▶ Your objective
Copy the lines from the one containing "this 1270×952 image." through the one containing "damaged black car [1127, 204, 1270, 361]", replacing "defective" with "faulty" and keeping all else the same.

▶ Stored rows
==========

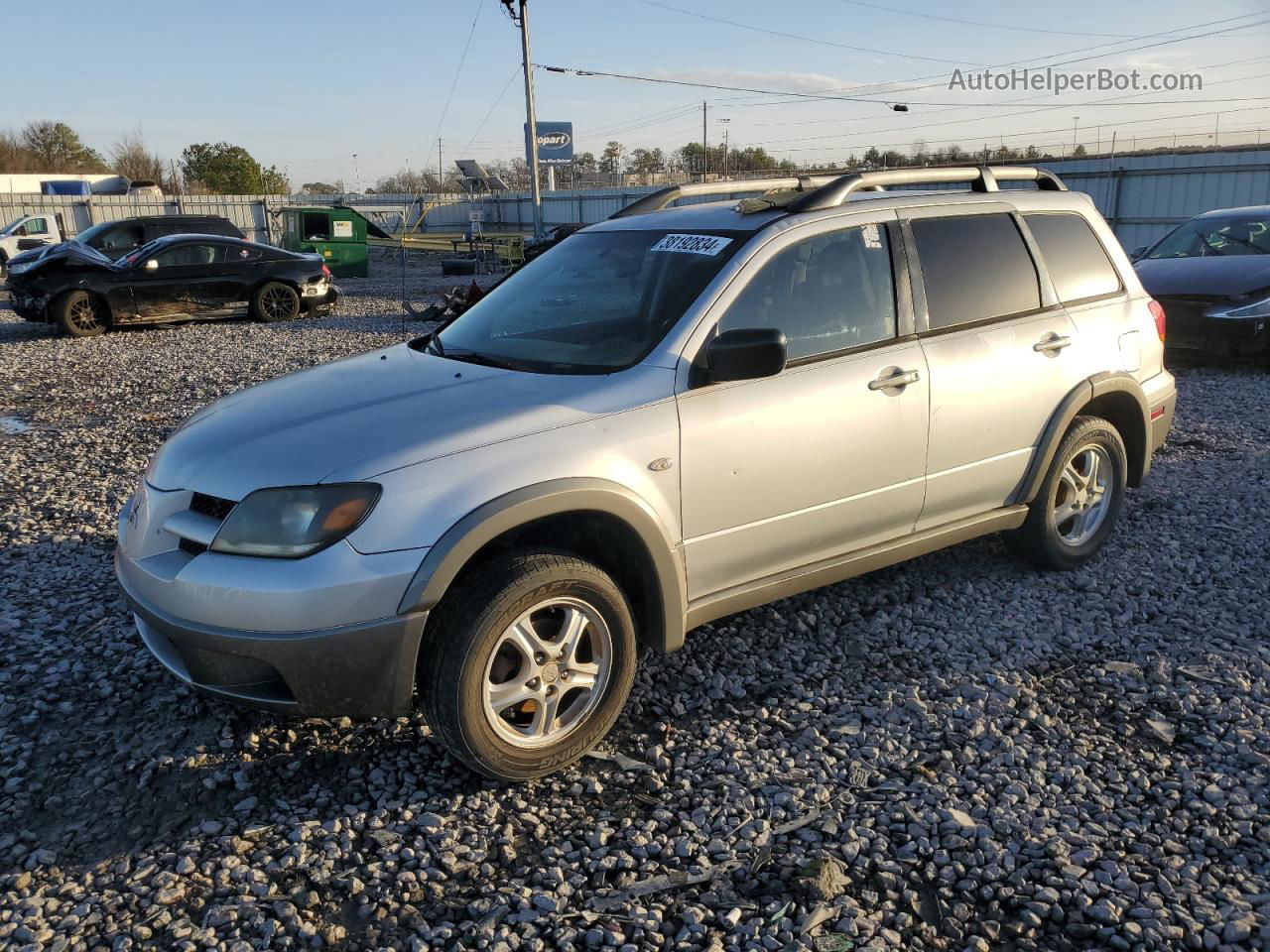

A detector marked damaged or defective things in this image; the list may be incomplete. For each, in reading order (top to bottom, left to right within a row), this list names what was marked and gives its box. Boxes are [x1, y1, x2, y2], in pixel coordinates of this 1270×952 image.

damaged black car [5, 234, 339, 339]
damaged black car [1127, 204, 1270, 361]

==========

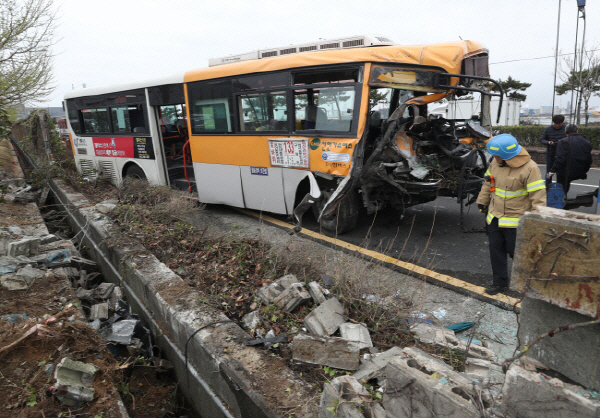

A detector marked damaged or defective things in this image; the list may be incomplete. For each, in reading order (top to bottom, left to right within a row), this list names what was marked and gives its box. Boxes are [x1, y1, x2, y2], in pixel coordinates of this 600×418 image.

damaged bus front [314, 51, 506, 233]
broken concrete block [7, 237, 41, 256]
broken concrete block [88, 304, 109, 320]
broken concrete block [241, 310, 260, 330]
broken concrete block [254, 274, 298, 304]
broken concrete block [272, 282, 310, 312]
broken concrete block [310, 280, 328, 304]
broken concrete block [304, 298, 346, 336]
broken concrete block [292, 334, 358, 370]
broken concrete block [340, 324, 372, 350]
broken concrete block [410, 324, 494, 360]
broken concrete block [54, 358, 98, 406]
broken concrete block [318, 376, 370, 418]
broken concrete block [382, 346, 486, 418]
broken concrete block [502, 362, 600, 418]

==========

▶ Response to the task
A detector marked damaged or faulty things in this image; the list may be incomplete. For each, in reading order (top to bottom, left to right within a row), this list names what was marked and gives its box. Boxes are [x1, y1, x2, y2], in pixel coordinates of this 1270×952 image.

damaged black car [5, 234, 339, 339]
damaged black car [1127, 204, 1270, 361]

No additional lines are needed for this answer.